Text passage →
----

Saturday, April 30, 2005

Counter culturalism and the Reckoning

The concept of being counter culture has been on my mind a lot this past week. I’d have to say there’s always a thread of it weaving through everything I work on, but sometimes the thread becomes something greater and larger. The creek floods to a torrent, and it preoccupies me.

It started on Monday morning when I took my mother-in-law to the airport. The night before, she lead a discussion at the Gathering, the creative church community we belong to, from a video series we’re going through. Being counter-cultural stood at the center of the discussion, and given that she’d had time to process, she had come to a conclusion concerning what makes the Gathering counter cultural.

“We’re counter-cultural as it relates to the church,” she told me. “But we’re not really counter culture to the world around us.”

I’m not sure I’ve ever heard her speak a truth so clear. The reality of that statement became galvanized in an instant, all the little suspicions and ponderings that I do about the group of people at the Gathering, wondering what sort of Christianity we’re producing there. The statement rang so true I contemplated it all the way home from the airport. And I’ve been contemplating it ever since.

Last night Jenica and I watched a little known film called “The Reckoning”, which dealt with both the concept of being simply counter-church-culture and being genuinely counter-culture in a broader sense.

The story of the Reckoning is set in medieval England, and concerns a priest running from his past played by Paul Bettany, who joins a troupe of actors lead by Martin, played by Willem Dafoe. When the actors cannot travel to their appointed destination due to a washed out bridge, they are forced to detour, and sojourn at a small outpost in the English countryside. There, they witness the trial of a woman wrongly accused of murder.
Martin uses the opportunity of being stuck at the outpost as a means to finally put on a play that isn’t Biblical in origin. He wants to make a play about the same issues the medieval miracle plays were concerned with, but using everyday events to convey these truths. He believes that one day all plays will be done in this fashion. Some of the actors are dubious about this approach, stating that the pope has not sanctioned the use of such plays.

When the group performs the play, it brings out the dark truth beneath the false accusation which has condemned a woman to death. The sheriff of the outpost orders the actors out by sunrise or their lives are forfeit. The actors leave, but the priest remains. Along the road, the rest of the troupe are faced with the question the Gathering and many ‘culturally relevant’ Christians like myself need to ask; are you just counter-cultural to the church, or are you counter cultural where it actually matters?

To put on a play that breaks the tradition of the medieval miracle plays is simply counter to the prevalent church culture of the day. Many Emergent church movements excel in this area. They’re made up of people who blend in well with the culture around them, which offends the sensibilities of the Evangelical sub-culture. In my own case, I blend in so well people are surprised to find out I’m a Christian. They’re expecting something more clean-cut and less crass.

----

Record list →
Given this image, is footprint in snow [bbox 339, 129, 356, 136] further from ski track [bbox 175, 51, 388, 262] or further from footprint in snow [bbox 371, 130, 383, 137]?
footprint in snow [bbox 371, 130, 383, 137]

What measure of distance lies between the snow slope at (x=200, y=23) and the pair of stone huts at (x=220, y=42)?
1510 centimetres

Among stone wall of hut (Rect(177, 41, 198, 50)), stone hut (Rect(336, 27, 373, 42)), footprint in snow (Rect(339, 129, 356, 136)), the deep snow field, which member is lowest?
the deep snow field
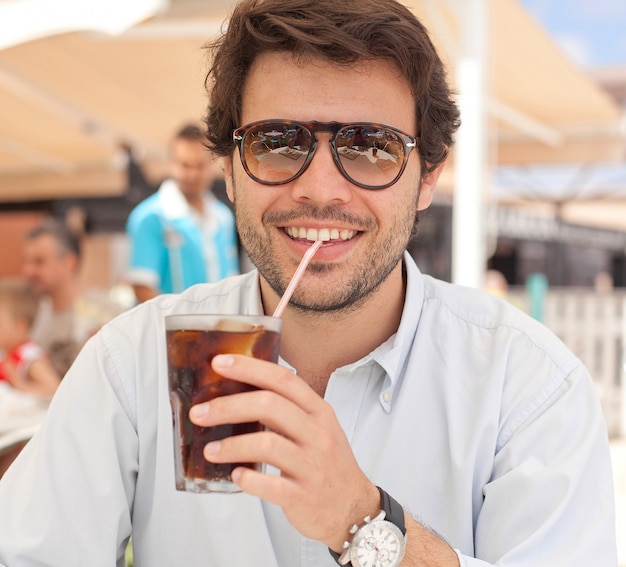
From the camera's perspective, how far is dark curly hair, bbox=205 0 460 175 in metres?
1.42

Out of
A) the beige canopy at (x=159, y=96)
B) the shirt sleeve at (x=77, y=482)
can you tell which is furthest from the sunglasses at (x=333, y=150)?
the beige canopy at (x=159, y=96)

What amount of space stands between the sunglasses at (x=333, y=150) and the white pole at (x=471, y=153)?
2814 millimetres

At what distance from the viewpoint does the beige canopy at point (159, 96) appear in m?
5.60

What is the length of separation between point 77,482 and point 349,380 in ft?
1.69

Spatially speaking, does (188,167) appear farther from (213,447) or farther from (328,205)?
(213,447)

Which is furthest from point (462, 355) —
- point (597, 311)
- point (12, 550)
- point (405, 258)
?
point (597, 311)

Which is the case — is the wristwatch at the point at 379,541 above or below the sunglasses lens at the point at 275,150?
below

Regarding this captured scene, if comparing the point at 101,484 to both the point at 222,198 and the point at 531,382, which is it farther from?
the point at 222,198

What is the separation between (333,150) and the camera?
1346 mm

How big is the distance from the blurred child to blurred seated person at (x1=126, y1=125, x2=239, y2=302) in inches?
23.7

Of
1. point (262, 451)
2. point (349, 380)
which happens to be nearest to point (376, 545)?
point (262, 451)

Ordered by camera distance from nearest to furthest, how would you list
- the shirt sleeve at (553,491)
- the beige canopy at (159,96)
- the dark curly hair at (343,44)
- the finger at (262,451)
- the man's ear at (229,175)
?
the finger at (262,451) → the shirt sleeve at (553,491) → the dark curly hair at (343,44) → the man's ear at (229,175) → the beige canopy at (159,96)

----

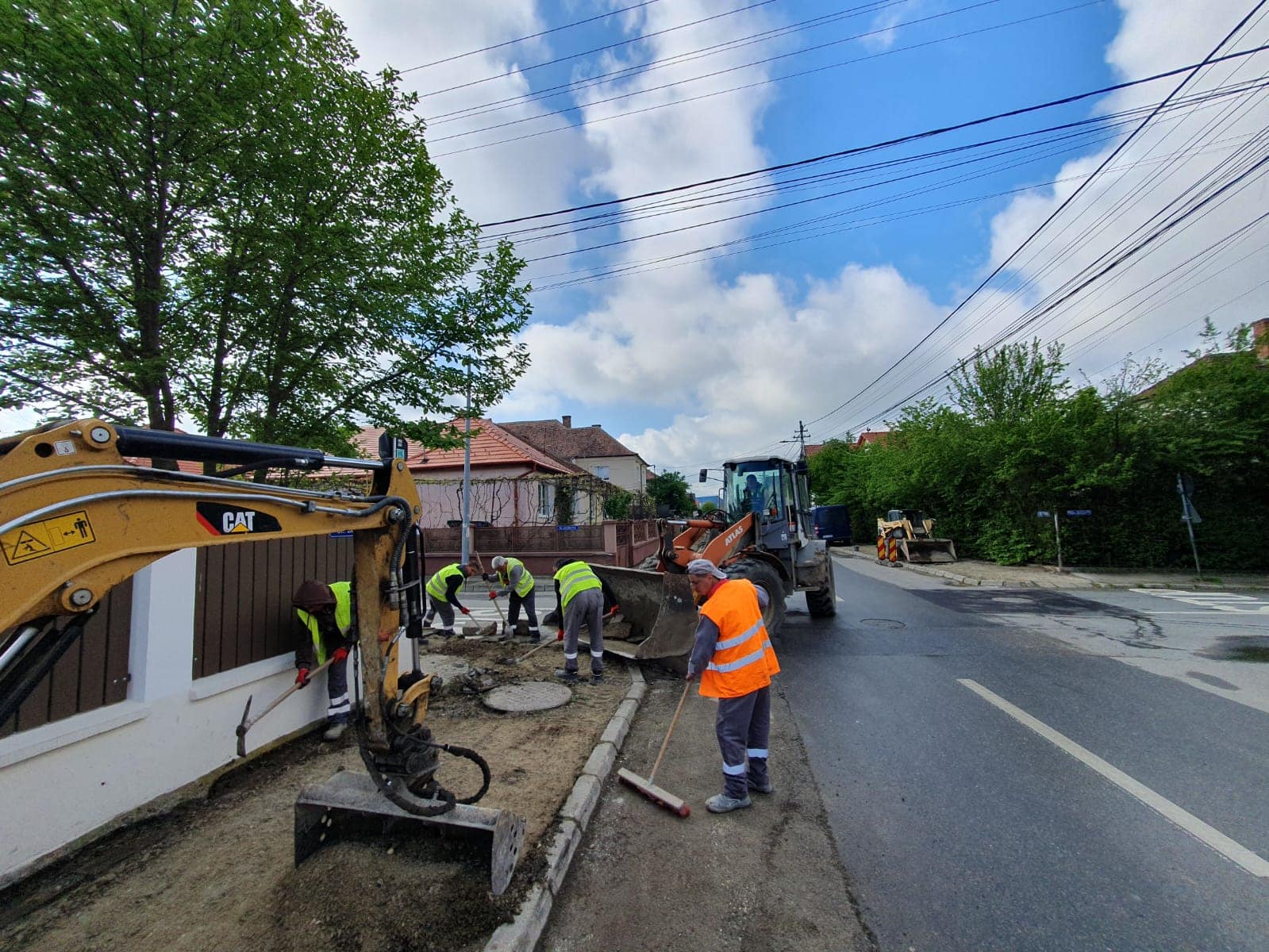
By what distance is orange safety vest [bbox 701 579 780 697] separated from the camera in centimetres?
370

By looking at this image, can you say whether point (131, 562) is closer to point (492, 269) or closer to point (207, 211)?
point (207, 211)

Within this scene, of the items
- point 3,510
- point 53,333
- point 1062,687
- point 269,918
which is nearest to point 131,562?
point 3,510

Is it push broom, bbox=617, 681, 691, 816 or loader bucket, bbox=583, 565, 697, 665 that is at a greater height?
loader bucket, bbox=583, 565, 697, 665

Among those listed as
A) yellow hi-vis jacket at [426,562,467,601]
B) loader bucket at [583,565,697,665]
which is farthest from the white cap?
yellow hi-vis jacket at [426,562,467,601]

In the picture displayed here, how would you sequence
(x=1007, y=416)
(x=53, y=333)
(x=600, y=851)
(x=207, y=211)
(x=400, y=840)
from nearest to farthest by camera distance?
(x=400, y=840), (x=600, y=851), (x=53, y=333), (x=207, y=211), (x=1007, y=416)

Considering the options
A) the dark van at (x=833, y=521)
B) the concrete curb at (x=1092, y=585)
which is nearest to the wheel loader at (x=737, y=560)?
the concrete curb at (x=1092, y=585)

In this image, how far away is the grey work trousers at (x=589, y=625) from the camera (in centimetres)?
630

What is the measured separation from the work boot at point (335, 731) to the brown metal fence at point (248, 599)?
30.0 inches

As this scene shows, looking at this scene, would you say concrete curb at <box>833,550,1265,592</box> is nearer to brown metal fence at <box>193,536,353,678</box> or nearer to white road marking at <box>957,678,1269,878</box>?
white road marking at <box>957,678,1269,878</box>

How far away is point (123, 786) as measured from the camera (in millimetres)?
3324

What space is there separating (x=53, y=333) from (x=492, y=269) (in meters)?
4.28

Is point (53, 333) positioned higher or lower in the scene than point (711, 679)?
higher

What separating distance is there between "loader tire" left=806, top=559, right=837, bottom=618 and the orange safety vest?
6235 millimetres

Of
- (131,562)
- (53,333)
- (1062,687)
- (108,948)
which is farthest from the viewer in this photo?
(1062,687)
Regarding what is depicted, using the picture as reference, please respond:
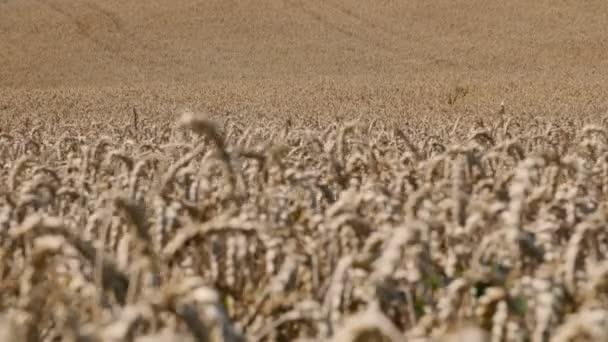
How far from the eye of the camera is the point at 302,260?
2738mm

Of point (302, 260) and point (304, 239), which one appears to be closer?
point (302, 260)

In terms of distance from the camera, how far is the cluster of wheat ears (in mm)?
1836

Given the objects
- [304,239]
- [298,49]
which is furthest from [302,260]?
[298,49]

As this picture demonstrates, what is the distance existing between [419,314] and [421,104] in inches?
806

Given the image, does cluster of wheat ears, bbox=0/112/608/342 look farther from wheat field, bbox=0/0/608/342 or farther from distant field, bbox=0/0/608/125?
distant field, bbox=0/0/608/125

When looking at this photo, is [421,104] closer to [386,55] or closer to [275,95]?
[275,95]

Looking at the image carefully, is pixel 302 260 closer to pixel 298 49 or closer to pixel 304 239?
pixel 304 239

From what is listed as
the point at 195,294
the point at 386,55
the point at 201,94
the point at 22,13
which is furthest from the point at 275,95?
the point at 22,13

----

Problem set →
A - According to the blog post, why are the actors in the film unable to travel to their appointed destination?
B - Copy the blog post word for word from "Last night Jenica" to "a broader sense.".

Expected answers →
A - A bridge was washed out.

B -
Last night Jenica and I watched a little known film called “The Reckoning”, which dealt with both the concept of being simply counter-church-culture and being genuinely counter-culture in a broader sense.